Text segment —

* * *

# Fly Reels



## Dave T (Oct 11, 2015)

I started machining "trout size" fly reels about 5 years ago.  Didn't find Hobby-Machinist until last week, so I have re-invented the wheel many times. All my work is documented in a blog, northbranchreels dot com. There are more than 200 posts in the blog, so navigate it for topics of interest by using the clickable "Categories" list on the right side of the main page.
In the blog are complete plan sets for a couple reel designs, and other plan sets can be purchased from reellinespress dot com.
Most of my work has been done with a Sherline lathe and mill, which are only marginally large enough.  This year I replaced the mill with a LMS HiTorque MiniMill.


----------



## Bill Gruby (Oct 11, 2015)

I have seen many try to build Fly Reels but only a handful get to the level yours are at. I did a quick overview of your blog. Your machining is over the top. I loved the use of the hand held bandsaw as a cut off saw. I have to try that one. Sorry you didn't find us earlier, might have been a little easier for you. You came out on top though. Absolutely amazing work Dave.  Thank you so much for joining us and sharing your beautiful craftsmanship.

* * *

(Rows from a dataset)
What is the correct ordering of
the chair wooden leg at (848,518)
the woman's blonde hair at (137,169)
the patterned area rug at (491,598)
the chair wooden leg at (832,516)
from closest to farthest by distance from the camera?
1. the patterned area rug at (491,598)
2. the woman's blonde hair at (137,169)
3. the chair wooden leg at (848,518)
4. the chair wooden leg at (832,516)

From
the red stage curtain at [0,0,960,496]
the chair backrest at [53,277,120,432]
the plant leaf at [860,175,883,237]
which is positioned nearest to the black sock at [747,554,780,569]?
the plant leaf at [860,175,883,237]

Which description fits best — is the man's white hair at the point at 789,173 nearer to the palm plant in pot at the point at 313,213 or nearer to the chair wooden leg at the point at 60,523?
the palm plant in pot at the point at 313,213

* * *

What this task involves — Can you transcribe the fly reels thread from "I started machining" up to and including "LMS HiTorque MiniMill."? These rows have no connection to the fly reels thread.

Finished answer —
I started machining "trout size" fly reels about 5 years ago.  Didn't find Hobby-Machinist until last week, so I have re-invented the wheel many times. All my work is documented in a blog, northbranchreels dot com. There are more than 200 posts in the blog, so navigate it for topics of interest by using the clickable "Categories" list on the right side of the main page.
In the blog are complete plan sets for a couple reel designs, and other plan sets can be purchased from reellinespress dot com.
Most of my work has been done with a Sherline lathe and mill, which are only marginally large enough.  This year I replaced the mill with a LMS HiTorque MiniMill.